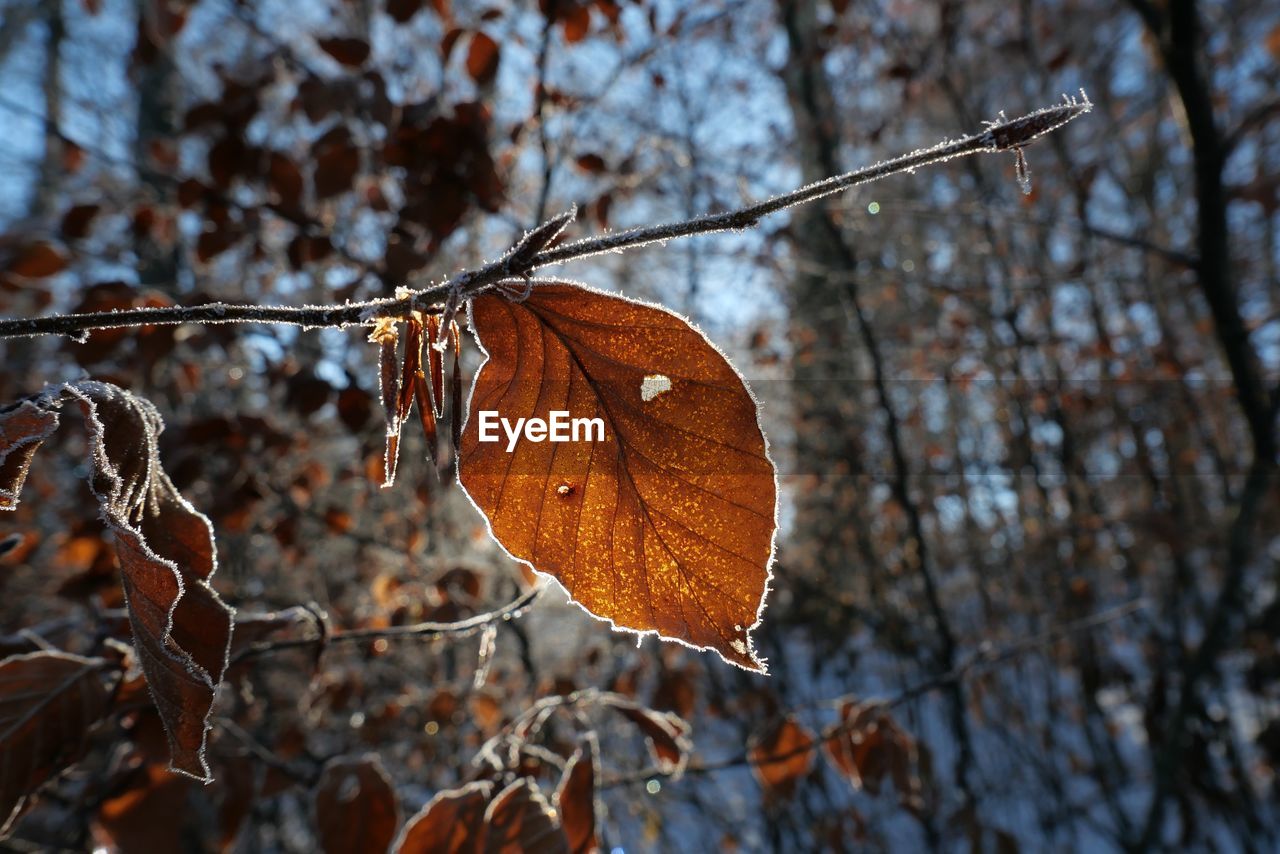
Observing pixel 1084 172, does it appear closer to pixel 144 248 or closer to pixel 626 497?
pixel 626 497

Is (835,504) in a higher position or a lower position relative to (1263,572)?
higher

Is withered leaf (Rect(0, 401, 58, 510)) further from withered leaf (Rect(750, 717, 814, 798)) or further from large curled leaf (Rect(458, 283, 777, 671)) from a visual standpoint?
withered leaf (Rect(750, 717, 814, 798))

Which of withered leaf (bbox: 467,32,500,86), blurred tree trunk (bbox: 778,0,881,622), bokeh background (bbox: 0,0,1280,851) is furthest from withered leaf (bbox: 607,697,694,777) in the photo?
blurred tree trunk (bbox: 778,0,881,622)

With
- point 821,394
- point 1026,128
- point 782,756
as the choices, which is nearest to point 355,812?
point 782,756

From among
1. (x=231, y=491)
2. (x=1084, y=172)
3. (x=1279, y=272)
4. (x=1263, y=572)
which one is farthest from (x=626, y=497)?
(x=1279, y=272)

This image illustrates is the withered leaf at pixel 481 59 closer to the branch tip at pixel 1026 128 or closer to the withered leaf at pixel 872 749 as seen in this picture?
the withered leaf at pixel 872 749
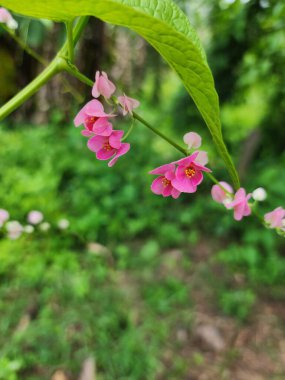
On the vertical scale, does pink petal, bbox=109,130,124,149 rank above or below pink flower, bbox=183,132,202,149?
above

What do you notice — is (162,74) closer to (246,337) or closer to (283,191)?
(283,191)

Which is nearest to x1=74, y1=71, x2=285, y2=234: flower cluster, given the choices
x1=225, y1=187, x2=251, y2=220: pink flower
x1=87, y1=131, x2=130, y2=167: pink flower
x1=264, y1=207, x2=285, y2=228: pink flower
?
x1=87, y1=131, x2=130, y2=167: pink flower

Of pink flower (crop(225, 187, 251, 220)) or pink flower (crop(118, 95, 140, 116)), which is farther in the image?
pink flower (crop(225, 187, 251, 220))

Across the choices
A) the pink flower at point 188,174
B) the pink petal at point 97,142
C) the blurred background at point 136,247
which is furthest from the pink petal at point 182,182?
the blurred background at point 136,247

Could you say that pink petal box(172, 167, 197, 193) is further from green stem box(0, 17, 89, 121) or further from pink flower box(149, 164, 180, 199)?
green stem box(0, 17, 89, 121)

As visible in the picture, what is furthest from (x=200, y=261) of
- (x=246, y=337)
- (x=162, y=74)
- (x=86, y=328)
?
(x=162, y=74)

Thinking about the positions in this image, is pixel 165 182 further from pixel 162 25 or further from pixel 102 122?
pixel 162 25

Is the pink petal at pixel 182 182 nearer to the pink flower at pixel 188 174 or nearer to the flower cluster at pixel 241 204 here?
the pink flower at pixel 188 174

§ **Goal of the exercise**
Convert all the records above into a Markdown table with two columns, Row and Text: Row holds a running row number and Text holds the line. Leave out blank lines and the picture placeholders.

§ **Output for this exercise**
| Row | Text |
|---|---|
| 1 | Observing pixel 1084 172, does it appear closer to pixel 144 248 or closer to pixel 626 497? |
| 2 | pixel 626 497 |
| 3 | Is (835,504) in a higher position or a lower position relative to (1263,572)? |
| 4 | higher |
| 5 | Is withered leaf (Rect(0, 401, 58, 510)) further from withered leaf (Rect(750, 717, 814, 798)) or further from large curled leaf (Rect(458, 283, 777, 671)) from a visual standpoint? |
| 6 | withered leaf (Rect(750, 717, 814, 798)) |
| 7 | Which of withered leaf (bbox: 467,32,500,86), blurred tree trunk (bbox: 778,0,881,622), bokeh background (bbox: 0,0,1280,851) is furthest from withered leaf (bbox: 607,697,694,777) in the photo? |
| 8 | blurred tree trunk (bbox: 778,0,881,622) |
| 9 | With |
| 10 | - point 821,394 |
| 11 | - point 1026,128 |
| 12 | - point 782,756 |
| 13 | as the choices, which is nearest to point 355,812? |
| 14 | point 782,756 |
| 15 | From among |
| 16 | 1. (x=231, y=491) |
| 17 | 2. (x=1084, y=172) |
| 18 | 3. (x=1279, y=272) |
| 19 | 4. (x=1263, y=572) |
| 20 | which one is farthest from (x=626, y=497)? |
| 21 | (x=1279, y=272) |
| 22 | This image illustrates is the withered leaf at pixel 481 59 closer to the branch tip at pixel 1026 128 or closer to the withered leaf at pixel 872 749 as seen in this picture? |
| 23 | the withered leaf at pixel 872 749 |
| 24 | On the vertical scale, does pink petal, bbox=109,130,124,149 rank above or below pink flower, bbox=183,132,202,149? |
| 25 | above |
| 26 | What do you notice — is (162,74) closer to (246,337) or closer to (283,191)? |
| 27 | (283,191) |
| 28 | Which is nearest to x1=74, y1=71, x2=285, y2=234: flower cluster, given the choices |
| 29 | x1=225, y1=187, x2=251, y2=220: pink flower |
| 30 | x1=87, y1=131, x2=130, y2=167: pink flower |
| 31 | x1=264, y1=207, x2=285, y2=228: pink flower |
| 32 | ? |
| 33 | x1=87, y1=131, x2=130, y2=167: pink flower |
| 34 | Of pink flower (crop(225, 187, 251, 220)) or pink flower (crop(118, 95, 140, 116)), which is farther in the image? |
| 35 | pink flower (crop(225, 187, 251, 220)) |
| 36 | Across the choices |
| 37 | A) the pink flower at point 188,174 |
| 38 | B) the pink petal at point 97,142 |
| 39 | C) the blurred background at point 136,247 |
| 40 | which is furthest from the pink petal at point 182,182? |
| 41 | the blurred background at point 136,247 |
| 42 | Could you say that pink petal box(172, 167, 197, 193) is further from green stem box(0, 17, 89, 121) or further from pink flower box(149, 164, 180, 199)? |
| 43 | green stem box(0, 17, 89, 121) |
| 44 | As visible in the picture, what is furthest from (x=200, y=261) of |
| 45 | - (x=246, y=337) |
| 46 | - (x=162, y=74) |
| 47 | - (x=86, y=328) |
| 48 | ? |
| 49 | (x=162, y=74) |
| 50 | Thinking about the positions in this image, is pixel 165 182 further from pixel 162 25 or further from pixel 102 122? |
| 51 | pixel 162 25 |
| 52 | Is the pink petal at pixel 182 182 nearer to the pink flower at pixel 188 174 or nearer to the flower cluster at pixel 241 204 here? |
| 53 | the pink flower at pixel 188 174 |